Seniman telah lama menggunakan beragam alat untuk membuat karya agung mereka: Selama Renaisans Utara, Jan van Eyck dan Rogier van der Weyden memelopori penggunaan minyak pada panel, menghasilkan adegan berkilau yang dibuat dengan susah payah dengan laknat yang telaten pada kerataan tempera telur karya-karya yang dilukis selama Renaissance Italia. Beberapa abad kemudian, Vincent van Gogh merevolusi penggunaan impasto, atau aplikasi cat yang tebal pada kanvas, untuk menghidupkan lanskap ekspresif dan potret diri. Seniman kontemporer juga mengandalkan serangkaian instrumen — di mana Damien Hirst akan berada tanpa bangkai yang diawetkan dengan formaldehida atau Henri Cartier-Bresson tanpa kameranya?
Konten terkait
- Christie's Will Menjadi Rumah Lelang Pertama yang Menjual Seni Buatan Inteligensi Buatan
Menurut Andrew Conru, pendiri kompetisi seni robot tahunan sekarang dalam iterasi ketiganya, karya seni robot adalah langkah logis berikutnya dalam perjalanan evolusi artistik.
"Jika Anda berpikir tentang seni yang dibuat oleh seniman manusia, itu cukup beragam, " kata Conru dalam wawancara dengan Pencipta Catherine Chapman. "Setiap generasi mencoba untuk menghasilkan genre baru, gaya baru, kategori seni baru . Saya tidak melihat seni robot sebagai sesuatu yang berbeda dari cara lain bagi orang untuk mengekspresikan diri. "
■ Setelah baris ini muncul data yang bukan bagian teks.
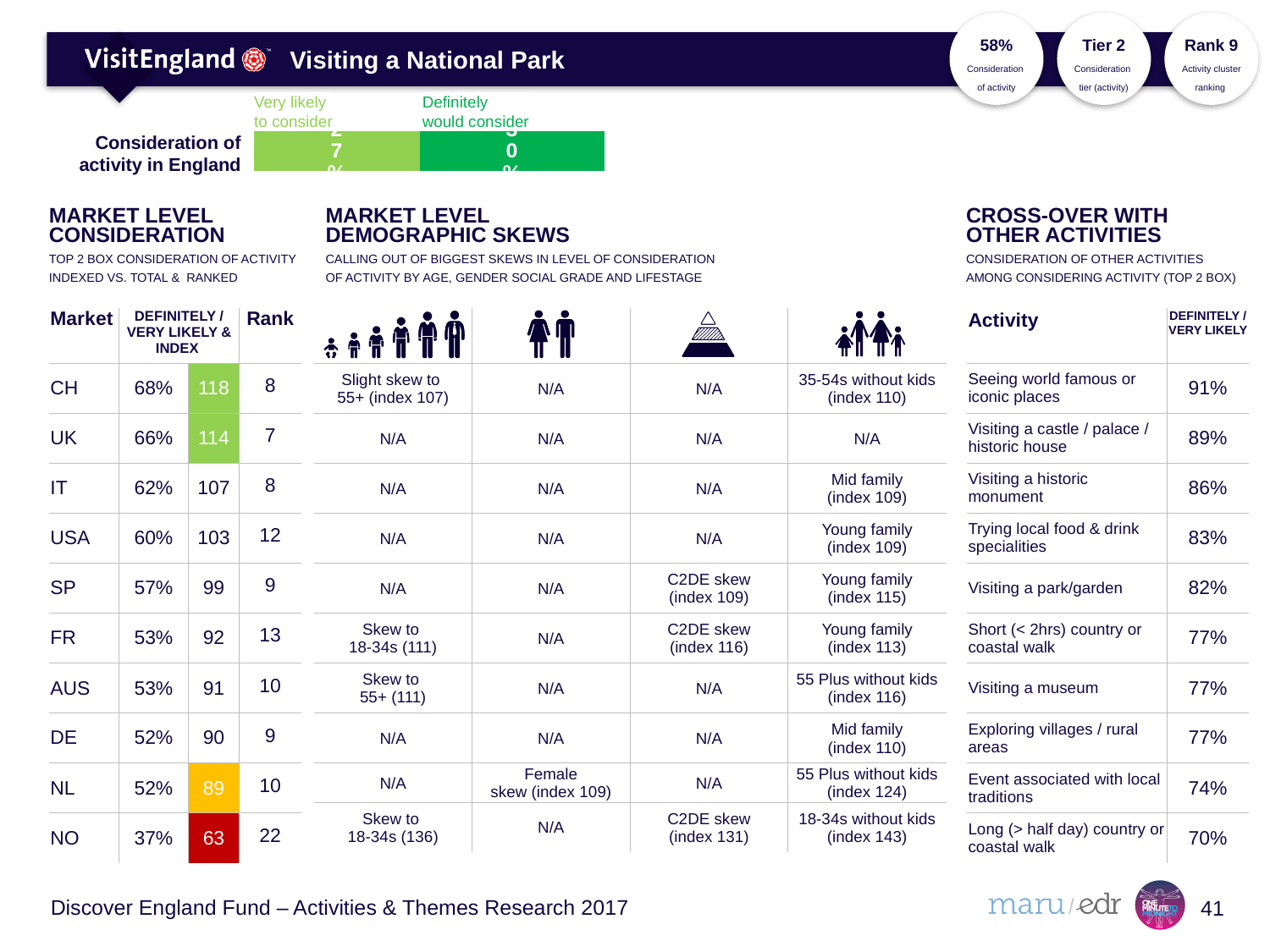
In the 'Consideration of activity in England' chart, which is larger: 'Very likely to consider' or 'Definitely would consider'? Definitely would consider How many series does the legend of the 'Consideration of activity in England' chart list? 2 What kind of chart is shown under 'Consideration of activity in England'? bar chart What are the two legend entries of the 'Consideration of activity in England' chart? Very likely to consider; Definitely would consider In the 'Consideration of activity in England' chart, which colour represents 'Definitely would consider'? dark green How many categories (bars) does the 'Consideration of activity in England' chart show? 1 In the 'Consideration of activity in England' chart, what is the value for 'Very likely to consider'? 27% In the 'Consideration of activity in England' chart, what is the value for 'Definitely would consider'? 30%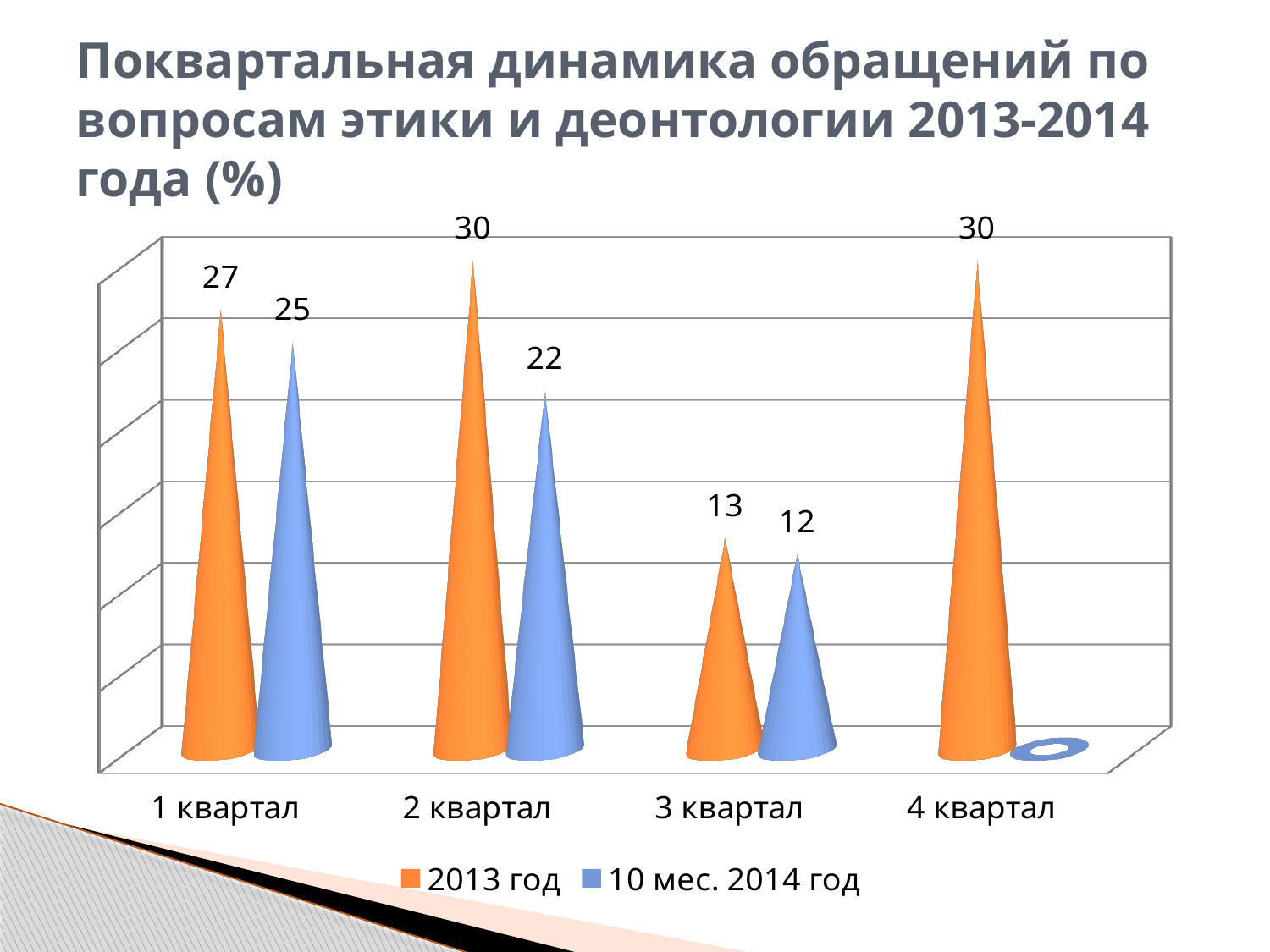
In which quarter is the value for 10 мес. 2014 год the highest? 1 квартал What is the value for 10 мес. 2014 год in 2 квартал? 22 What is the value for 2013 год in 1 квартал? 27 Which is larger in 1 квартал: the value for 2013 год or for 10 мес. 2014 год? 2013 год How many quarters are shown on the x axis? 4 What is the difference between the 2013 год and 10 мес. 2014 год values in 2 квартал? 8 In which quarter is the value for 2013 год the lowest? 3 квартал Which colour represents the series 10 мес. 2014 год? blue What kind of chart is shown on the slide? bar chart What is the value for 10 мес. 2014 год in 3 квартал? 12 What is the value for 2013 год in 4 квартал? 30 How many series does the legend list? 2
Kompetisi RobotArt 2018 berakhir pada Mei setelah memasukkan lebih dari 100 pengiriman robot yang dibuat oleh 19 tim dari seluruh dunia. Seni berkisar dari karya asli yang dihasilkan menggunakan AI ke seni yang bersandar pada keterlibatan manusia langsung, seperti operasi manual atau jarak jauh dari lengan robot.
Seniman dan robotis Amerika Pindar Van Arman menempati posisi pertama berkat potret abstrak yang dihasilkan AI-nya dan menata ulang versi "Rumah di L'Estaque" karya Paul Cezanne. Di situs pribadinya, Van Arman mencatat bahwa entri utamanya dan lainnya menggunakan pembelajaran yang mendalam. untuk menghasilkan "sistem seni generatif yang semakin otonom." Di beberapa titik, ia merefleksikan, "menjadi tidak jelas apakah sistem itu hanya menjadi generatif, atau apakah robot itu sebenarnya mencapai kreativitas."
Tim PIX18 / Creative Machines Lab dari Columbia University mengambil tempat kedua dengan koleksi karya seni impresionistiknya, yang menata ulang karya-karya yang ada dengan sapuan kuas dan kecakapan.
Perwakilan dari Universitas Kasetsart Thailand menempatkan ketiga, membangun robot yang mencatat posisi, gerakan dan kekuatan yang diberikan pada sikat pelukis untuk secara tepat menciptakan kembali sebuah karya seni, Futurism melaporkan.
Para pemenang dipilih berdasarkan kombinasi dari pemungutan suara publik dan penilaian oleh seniman, kritikus dan teknolog, serta penilaian tentang seberapa baik tim mematuhi "semangat kompetisi."
Sementara kritik terhadap pengaruh AI yang terus tumbuh dapat memandang seni robot sebagai penghinaan terbaru terhadap kreativitas manusia, Conru berpendapat bahwa teknologi hanya akan membantu seniman, mungkin dengan memungkinkan mereka untuk menciptakan seni yang "secara intelektual atau fisik" lebih ambisius daripada sebelumnya terlihat.
"Kamera tidak membuat seniman potret itu tidak sah, karena seniman potret itu sering mencoba menangkap emosi yang lebih dalam [daripada] salinan pengasuh yang sempurna, " tulis Conru di laman web kompetisi. “Namun, kamera membuka bentuk seni yang sepenuhnya baru — fotografi. Demikian juga, seni [d] yang dihasilkan manusia akan selalu sangat dihargai tidak hanya karena kreativitasnya, tetapi ... pengalaman manusia kita bersama. "
Awalnya, Conru berencana memamerkan karya-karya pemenang di Seattle Art Fair yang akan datang. Namun, tampilan telah dibatalkan, jadi jika Anda tertarik untuk menilai karya robot sendiri, kunjungi galeri online kontes.